AWSSupport-TroubleshootCloudWatchAlarm - Amazon Systems Manager Automation runbook reference
Services or capabilities described in Amazon Web Services documentation might vary by Region. To see the differences applicable to the China Regions, see Getting Started with Amazon Web Services in China (PDF).

AWSSupport-TroubleshootCloudWatchAlarm

Description

The AWSSupport-TroubleshootCloudWatchAlarm runbook helps identify and troubleshoot issues with misconfigured or problematic Amazon CloudWatch (CloudWatch) Alarms. It leverages public Amazon APIs and known alarm evaluation logic to detect delayed or missing datapoints in the monitored metrics, which can lead to missed or delayed alarm actions. This runbook provides a structured approach to investigate and resolve Amazon CloudWatch (CloudWatch) Alarm-related problems.

How does it work?

The runbook AWSSupport-TroubleshootCloudWatchAlarm performs the following steps:

  • Verifies the Amazon CloudWatch (CloudWatch) alarm details and the value of the AlarmTriggerTimestamp parameter to check if it's within 2,592,000 seconds (30 days).

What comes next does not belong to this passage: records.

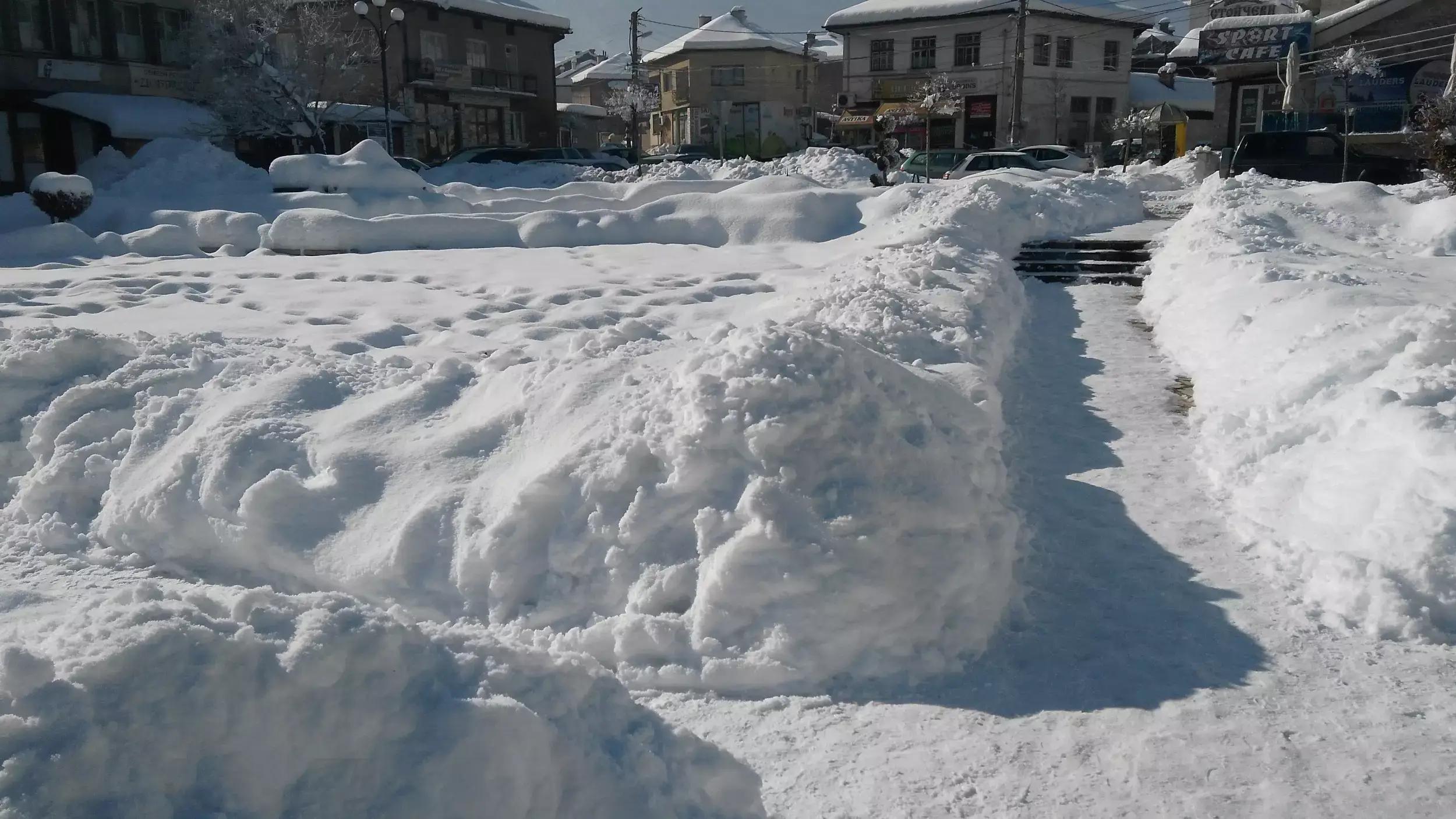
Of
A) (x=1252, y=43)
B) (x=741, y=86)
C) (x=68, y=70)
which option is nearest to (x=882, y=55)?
(x=741, y=86)

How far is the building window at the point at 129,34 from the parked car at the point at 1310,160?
27.3 meters

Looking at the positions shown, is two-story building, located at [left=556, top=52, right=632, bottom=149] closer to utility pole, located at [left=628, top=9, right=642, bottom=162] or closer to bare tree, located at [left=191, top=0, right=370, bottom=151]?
utility pole, located at [left=628, top=9, right=642, bottom=162]

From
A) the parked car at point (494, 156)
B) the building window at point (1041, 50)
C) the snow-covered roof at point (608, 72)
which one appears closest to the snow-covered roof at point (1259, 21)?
the building window at point (1041, 50)

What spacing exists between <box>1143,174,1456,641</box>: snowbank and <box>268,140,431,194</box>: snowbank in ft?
38.2

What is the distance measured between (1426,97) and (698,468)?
2624 centimetres

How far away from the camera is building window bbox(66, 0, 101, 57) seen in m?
26.6

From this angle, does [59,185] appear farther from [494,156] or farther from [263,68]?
[494,156]

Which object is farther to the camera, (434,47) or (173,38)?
(434,47)

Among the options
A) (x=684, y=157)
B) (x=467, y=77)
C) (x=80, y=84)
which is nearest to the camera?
(x=80, y=84)

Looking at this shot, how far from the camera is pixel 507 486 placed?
4723 mm

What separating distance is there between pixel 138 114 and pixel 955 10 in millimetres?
31312

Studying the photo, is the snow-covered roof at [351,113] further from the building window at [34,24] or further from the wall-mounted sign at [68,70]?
the building window at [34,24]

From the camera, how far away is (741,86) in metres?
52.7

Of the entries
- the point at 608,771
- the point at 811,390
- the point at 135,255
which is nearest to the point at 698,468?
the point at 811,390
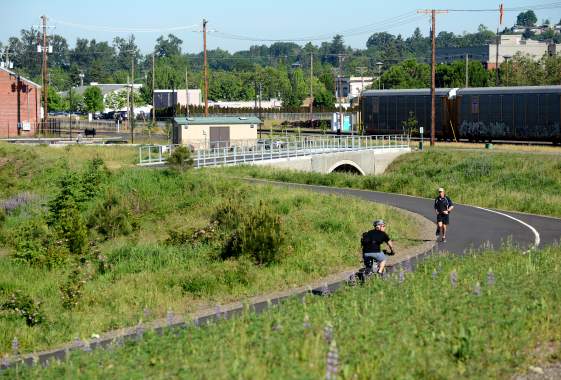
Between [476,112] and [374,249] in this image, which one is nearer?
[374,249]

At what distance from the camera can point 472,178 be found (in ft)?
165

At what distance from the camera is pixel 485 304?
1293 centimetres

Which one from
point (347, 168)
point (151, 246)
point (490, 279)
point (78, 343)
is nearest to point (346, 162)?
point (347, 168)

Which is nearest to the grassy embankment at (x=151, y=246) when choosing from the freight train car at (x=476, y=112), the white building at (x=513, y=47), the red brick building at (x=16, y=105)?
the freight train car at (x=476, y=112)

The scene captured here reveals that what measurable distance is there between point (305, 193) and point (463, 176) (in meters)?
19.9

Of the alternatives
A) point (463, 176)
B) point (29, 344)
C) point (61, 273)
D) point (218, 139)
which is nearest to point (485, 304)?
point (29, 344)

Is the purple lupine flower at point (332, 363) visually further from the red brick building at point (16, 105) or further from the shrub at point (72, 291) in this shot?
the red brick building at point (16, 105)

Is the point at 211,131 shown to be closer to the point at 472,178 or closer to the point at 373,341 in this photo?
the point at 472,178

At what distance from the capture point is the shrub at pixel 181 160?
4056 cm

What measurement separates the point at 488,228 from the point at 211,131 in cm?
2959

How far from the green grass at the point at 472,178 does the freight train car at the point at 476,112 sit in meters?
5.53

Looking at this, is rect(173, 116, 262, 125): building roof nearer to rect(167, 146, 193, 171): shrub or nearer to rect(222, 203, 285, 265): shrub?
rect(167, 146, 193, 171): shrub

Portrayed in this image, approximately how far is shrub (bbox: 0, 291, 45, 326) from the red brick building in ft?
198

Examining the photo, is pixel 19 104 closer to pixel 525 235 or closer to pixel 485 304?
pixel 525 235
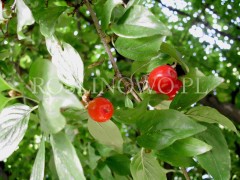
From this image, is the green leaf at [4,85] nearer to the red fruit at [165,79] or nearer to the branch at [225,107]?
the red fruit at [165,79]

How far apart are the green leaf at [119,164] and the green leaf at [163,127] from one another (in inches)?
18.4

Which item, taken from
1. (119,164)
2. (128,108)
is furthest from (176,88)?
(119,164)

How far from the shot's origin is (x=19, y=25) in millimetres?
771

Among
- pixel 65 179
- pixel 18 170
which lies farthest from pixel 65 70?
pixel 18 170

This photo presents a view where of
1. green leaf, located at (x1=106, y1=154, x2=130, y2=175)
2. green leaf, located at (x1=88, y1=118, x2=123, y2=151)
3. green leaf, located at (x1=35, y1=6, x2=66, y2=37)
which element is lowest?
green leaf, located at (x1=106, y1=154, x2=130, y2=175)

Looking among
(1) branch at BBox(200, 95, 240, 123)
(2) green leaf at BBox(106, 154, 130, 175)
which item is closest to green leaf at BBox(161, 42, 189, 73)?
(2) green leaf at BBox(106, 154, 130, 175)

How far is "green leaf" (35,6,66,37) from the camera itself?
954 millimetres

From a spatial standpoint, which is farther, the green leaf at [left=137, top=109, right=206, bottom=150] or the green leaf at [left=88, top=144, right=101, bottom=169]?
the green leaf at [left=88, top=144, right=101, bottom=169]

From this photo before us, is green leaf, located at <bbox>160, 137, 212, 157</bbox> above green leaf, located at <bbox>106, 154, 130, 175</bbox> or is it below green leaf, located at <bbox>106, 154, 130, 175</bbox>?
above

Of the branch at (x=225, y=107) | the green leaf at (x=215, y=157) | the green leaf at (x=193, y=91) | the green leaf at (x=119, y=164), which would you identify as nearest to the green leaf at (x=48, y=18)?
the green leaf at (x=193, y=91)

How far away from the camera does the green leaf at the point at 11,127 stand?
75 cm

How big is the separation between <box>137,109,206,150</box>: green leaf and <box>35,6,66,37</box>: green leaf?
31 centimetres

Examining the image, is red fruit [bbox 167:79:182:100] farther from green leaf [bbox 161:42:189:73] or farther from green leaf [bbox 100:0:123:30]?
green leaf [bbox 100:0:123:30]

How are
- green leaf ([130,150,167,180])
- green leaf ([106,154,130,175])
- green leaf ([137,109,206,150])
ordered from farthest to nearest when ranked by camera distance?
green leaf ([106,154,130,175])
green leaf ([130,150,167,180])
green leaf ([137,109,206,150])
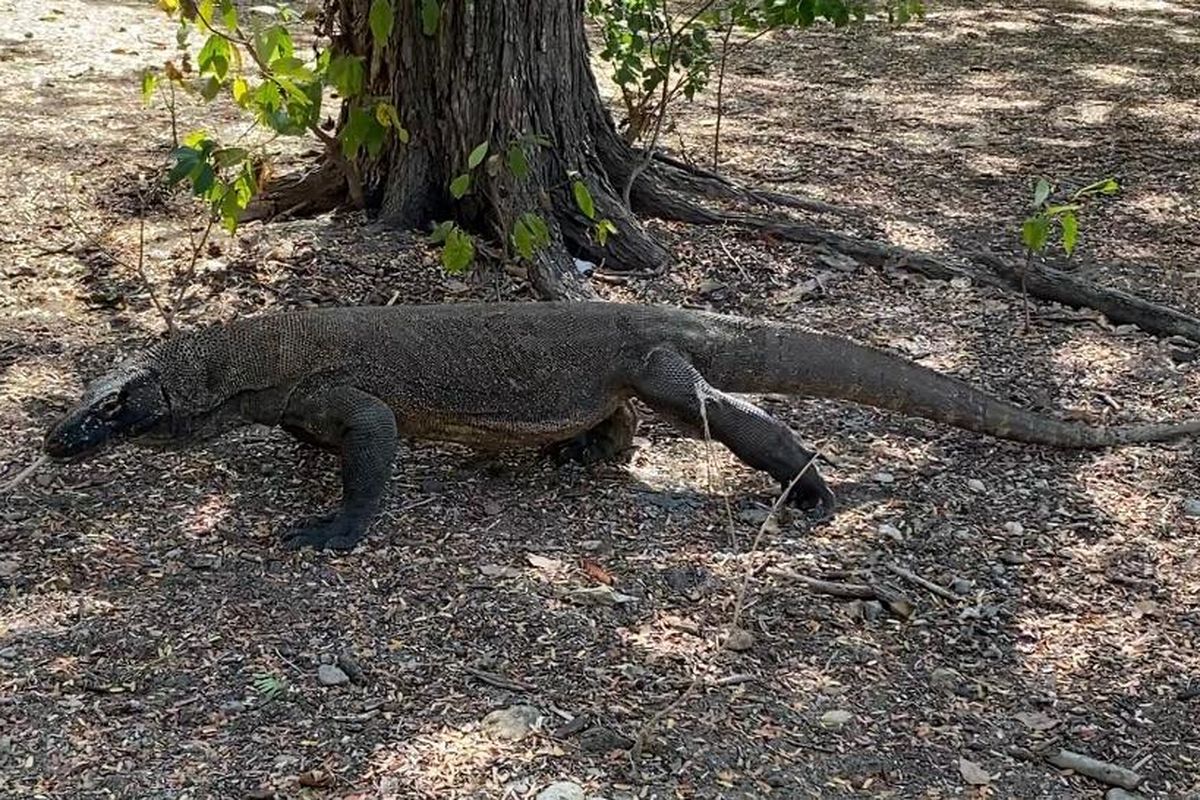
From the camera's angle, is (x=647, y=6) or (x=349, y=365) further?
(x=647, y=6)

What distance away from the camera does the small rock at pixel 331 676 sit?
3.03m

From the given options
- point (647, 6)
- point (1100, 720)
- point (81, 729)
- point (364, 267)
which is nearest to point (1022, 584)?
point (1100, 720)

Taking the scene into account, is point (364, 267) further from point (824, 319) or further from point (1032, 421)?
point (1032, 421)

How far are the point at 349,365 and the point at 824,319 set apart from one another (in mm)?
2124

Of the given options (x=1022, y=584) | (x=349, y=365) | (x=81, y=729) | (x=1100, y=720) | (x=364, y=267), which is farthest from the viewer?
(x=364, y=267)

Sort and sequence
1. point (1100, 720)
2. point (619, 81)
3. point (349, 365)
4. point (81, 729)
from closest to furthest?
point (81, 729) < point (1100, 720) < point (349, 365) < point (619, 81)

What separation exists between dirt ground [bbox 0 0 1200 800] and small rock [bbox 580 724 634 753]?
0.05 feet

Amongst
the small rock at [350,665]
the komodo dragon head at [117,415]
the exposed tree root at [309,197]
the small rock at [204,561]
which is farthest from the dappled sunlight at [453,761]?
the exposed tree root at [309,197]

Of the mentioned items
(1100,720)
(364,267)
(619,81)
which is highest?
(619,81)

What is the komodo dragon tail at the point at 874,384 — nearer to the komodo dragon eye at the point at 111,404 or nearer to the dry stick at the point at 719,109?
the komodo dragon eye at the point at 111,404

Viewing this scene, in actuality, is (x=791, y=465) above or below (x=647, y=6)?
below

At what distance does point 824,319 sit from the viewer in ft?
17.1

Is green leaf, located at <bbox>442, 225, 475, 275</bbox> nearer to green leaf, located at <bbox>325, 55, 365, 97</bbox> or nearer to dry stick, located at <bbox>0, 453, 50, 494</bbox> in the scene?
green leaf, located at <bbox>325, 55, 365, 97</bbox>

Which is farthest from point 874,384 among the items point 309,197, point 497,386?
point 309,197
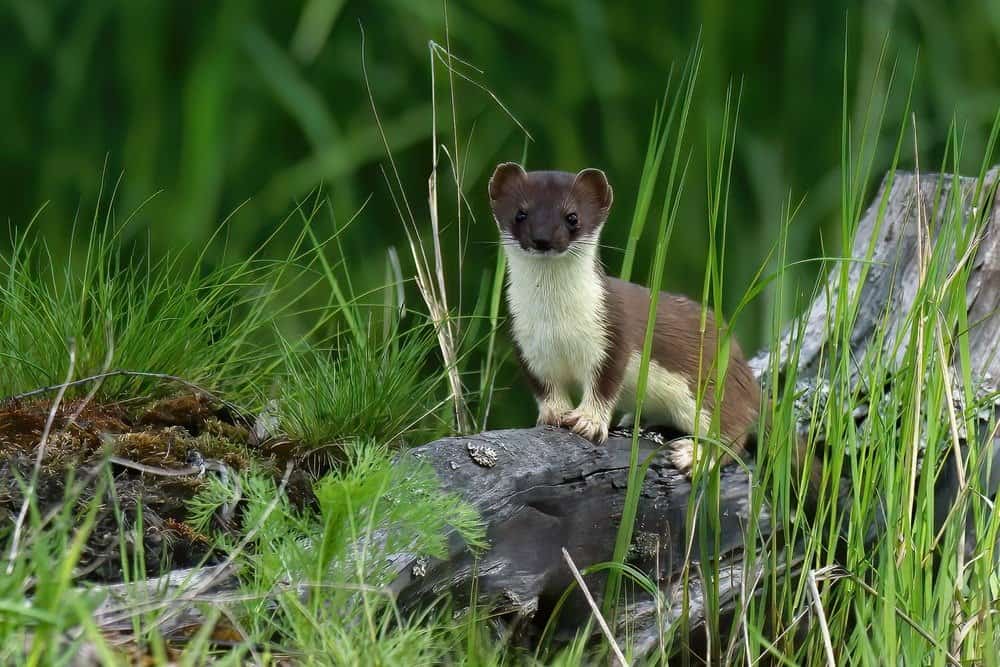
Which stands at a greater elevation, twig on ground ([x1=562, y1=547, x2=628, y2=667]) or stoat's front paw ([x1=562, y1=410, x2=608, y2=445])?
stoat's front paw ([x1=562, y1=410, x2=608, y2=445])

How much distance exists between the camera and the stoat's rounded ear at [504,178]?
10.4 ft

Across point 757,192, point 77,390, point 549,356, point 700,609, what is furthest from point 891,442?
point 757,192

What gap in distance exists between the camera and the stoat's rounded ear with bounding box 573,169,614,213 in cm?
316

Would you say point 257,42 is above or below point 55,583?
above

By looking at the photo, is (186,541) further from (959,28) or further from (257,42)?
(959,28)

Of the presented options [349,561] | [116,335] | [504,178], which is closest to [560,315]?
[504,178]

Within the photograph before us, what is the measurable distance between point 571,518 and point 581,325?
0.59 metres

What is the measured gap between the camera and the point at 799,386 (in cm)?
347

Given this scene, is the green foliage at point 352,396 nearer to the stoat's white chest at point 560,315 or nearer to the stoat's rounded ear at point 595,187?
the stoat's white chest at point 560,315

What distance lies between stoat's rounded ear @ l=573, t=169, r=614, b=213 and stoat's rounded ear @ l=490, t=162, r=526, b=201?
0.14 m

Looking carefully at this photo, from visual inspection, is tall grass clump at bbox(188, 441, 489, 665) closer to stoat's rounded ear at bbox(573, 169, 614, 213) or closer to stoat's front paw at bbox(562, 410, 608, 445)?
stoat's front paw at bbox(562, 410, 608, 445)

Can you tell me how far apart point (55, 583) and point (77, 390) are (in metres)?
1.37

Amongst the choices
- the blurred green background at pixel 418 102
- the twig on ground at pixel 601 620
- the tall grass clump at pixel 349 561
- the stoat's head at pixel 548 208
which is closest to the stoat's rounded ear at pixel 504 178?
the stoat's head at pixel 548 208

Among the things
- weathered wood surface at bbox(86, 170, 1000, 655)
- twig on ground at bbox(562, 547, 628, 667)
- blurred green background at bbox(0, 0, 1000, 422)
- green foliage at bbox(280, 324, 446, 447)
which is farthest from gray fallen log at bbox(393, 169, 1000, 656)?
blurred green background at bbox(0, 0, 1000, 422)
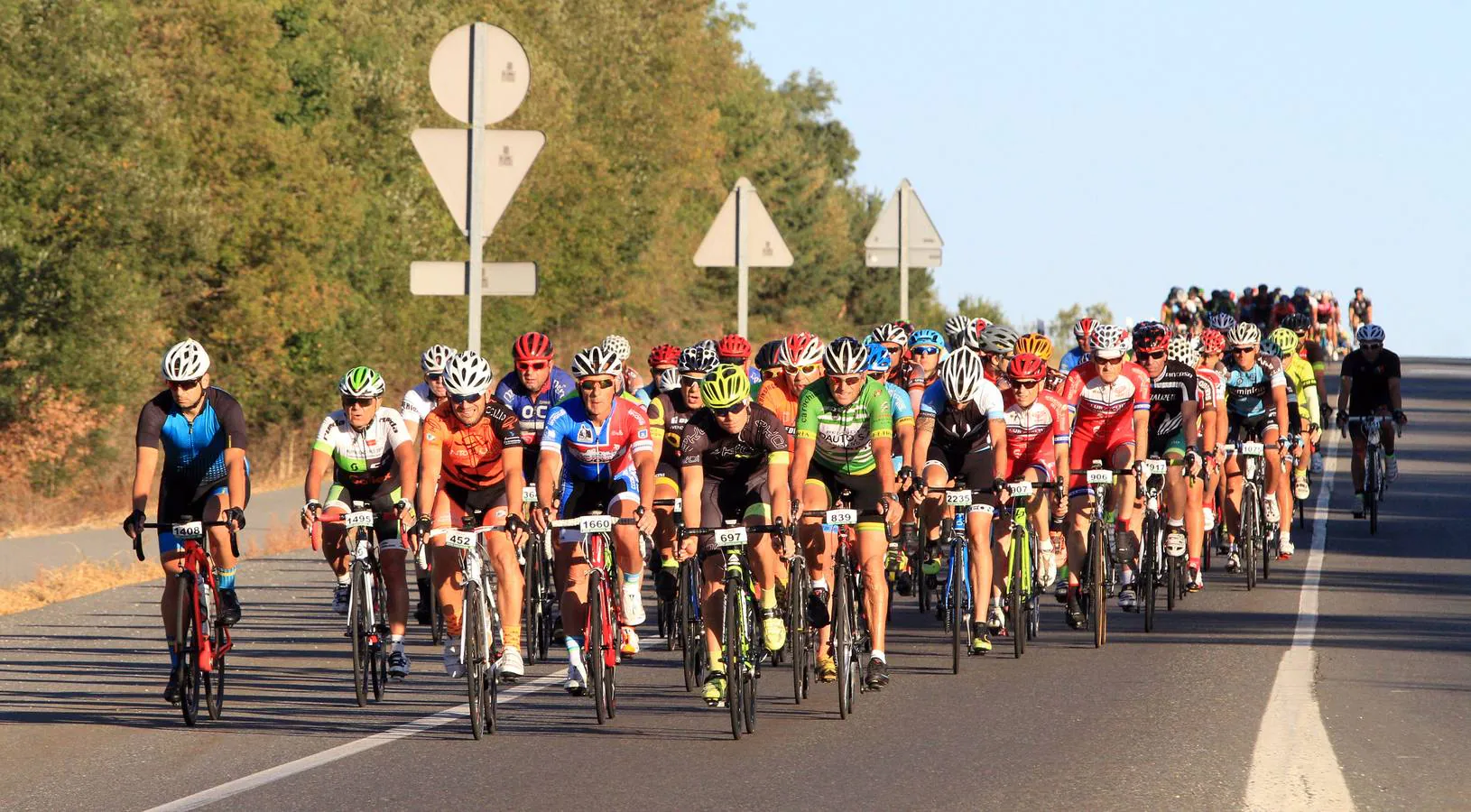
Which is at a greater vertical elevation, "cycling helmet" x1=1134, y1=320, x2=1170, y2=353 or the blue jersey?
"cycling helmet" x1=1134, y1=320, x2=1170, y2=353

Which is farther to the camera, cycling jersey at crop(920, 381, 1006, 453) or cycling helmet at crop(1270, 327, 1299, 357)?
cycling helmet at crop(1270, 327, 1299, 357)

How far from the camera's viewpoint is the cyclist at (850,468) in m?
12.2

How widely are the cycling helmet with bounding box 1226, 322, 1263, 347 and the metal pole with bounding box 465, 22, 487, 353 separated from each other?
266 inches

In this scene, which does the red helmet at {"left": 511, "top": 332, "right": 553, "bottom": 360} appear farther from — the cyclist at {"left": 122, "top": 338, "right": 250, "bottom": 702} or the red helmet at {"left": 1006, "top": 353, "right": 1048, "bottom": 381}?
the red helmet at {"left": 1006, "top": 353, "right": 1048, "bottom": 381}

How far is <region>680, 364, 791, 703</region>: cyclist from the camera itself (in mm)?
11391

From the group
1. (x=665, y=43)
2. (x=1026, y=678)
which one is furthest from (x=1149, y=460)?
(x=665, y=43)

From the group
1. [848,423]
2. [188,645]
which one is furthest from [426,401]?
[188,645]

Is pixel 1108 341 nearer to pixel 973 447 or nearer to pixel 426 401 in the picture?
pixel 973 447

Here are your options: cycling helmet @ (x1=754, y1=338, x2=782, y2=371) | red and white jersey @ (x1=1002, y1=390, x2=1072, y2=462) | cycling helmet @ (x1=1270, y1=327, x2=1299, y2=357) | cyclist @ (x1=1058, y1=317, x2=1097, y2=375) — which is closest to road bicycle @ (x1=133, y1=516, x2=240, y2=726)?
cycling helmet @ (x1=754, y1=338, x2=782, y2=371)

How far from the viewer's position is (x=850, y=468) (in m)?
12.8

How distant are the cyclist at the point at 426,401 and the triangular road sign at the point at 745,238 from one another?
6648mm

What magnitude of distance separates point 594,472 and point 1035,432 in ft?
13.4

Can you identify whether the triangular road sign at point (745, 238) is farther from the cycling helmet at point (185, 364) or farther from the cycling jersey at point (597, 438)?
the cycling helmet at point (185, 364)

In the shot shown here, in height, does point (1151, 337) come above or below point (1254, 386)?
above
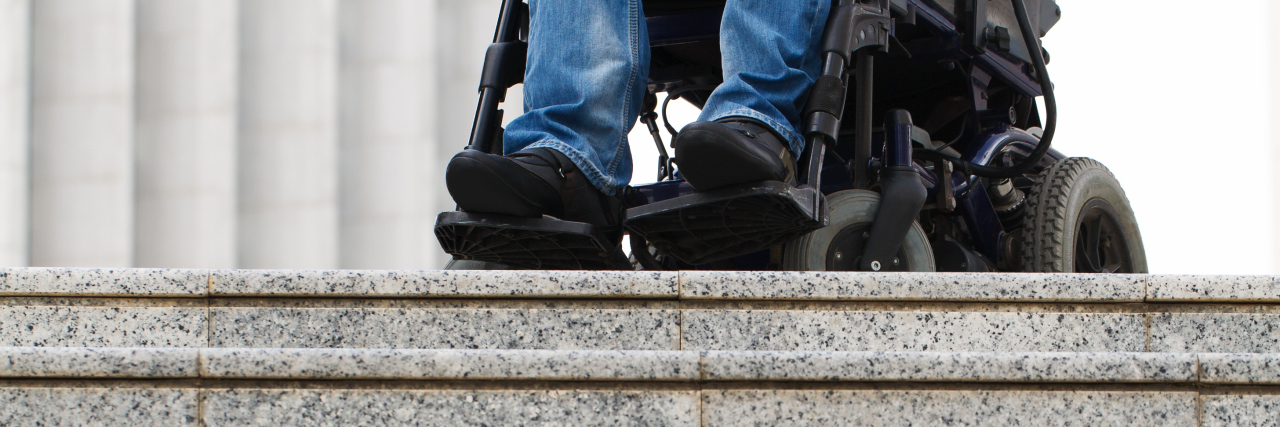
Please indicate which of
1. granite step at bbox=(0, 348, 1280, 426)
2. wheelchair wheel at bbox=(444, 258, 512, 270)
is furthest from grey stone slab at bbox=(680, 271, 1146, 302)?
wheelchair wheel at bbox=(444, 258, 512, 270)

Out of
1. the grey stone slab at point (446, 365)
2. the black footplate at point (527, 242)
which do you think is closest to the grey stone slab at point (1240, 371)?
the grey stone slab at point (446, 365)

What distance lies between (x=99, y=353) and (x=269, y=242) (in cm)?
622

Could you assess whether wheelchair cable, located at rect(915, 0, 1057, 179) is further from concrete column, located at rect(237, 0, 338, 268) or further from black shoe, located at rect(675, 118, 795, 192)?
concrete column, located at rect(237, 0, 338, 268)

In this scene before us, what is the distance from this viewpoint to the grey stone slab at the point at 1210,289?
4.65 feet

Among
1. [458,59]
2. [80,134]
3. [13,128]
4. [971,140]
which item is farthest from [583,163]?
[458,59]

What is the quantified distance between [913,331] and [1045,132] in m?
1.03

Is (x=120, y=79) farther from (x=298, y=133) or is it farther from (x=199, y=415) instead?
(x=199, y=415)

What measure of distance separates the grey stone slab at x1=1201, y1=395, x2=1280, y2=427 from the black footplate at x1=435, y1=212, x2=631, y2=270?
0.89 m

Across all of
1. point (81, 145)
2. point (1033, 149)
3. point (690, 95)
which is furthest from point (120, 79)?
point (1033, 149)

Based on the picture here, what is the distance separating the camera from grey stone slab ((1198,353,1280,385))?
117 cm

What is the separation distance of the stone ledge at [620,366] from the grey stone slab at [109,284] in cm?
31

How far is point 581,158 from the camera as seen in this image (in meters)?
1.83

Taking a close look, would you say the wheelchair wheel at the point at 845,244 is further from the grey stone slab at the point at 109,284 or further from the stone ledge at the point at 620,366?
the grey stone slab at the point at 109,284

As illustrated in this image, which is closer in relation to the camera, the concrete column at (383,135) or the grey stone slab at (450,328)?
the grey stone slab at (450,328)
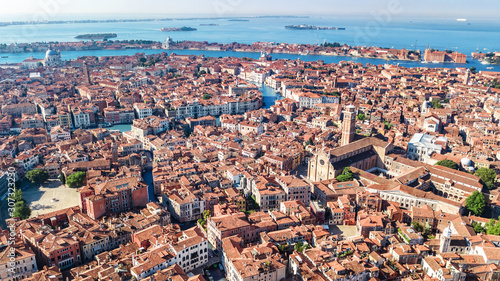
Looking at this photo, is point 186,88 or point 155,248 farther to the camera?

  • Checks if an alarm is based on a Metric or Metric Math or is an Anomaly Detector Alarm.

  • Checks if an alarm is in insufficient data sate.

  • Checks if the metric(s) used in the alarm matches with ListMetrics value.

  • Verifies if a metric was missing datapoint(s) at a given timestamp.

  • Gets the most recent history for a given timestamp.

  • Checks if an alarm did not trigger due to a delayed or missed metric(s).

  • Checks if an alarm's enabled action(s) was/were delivered.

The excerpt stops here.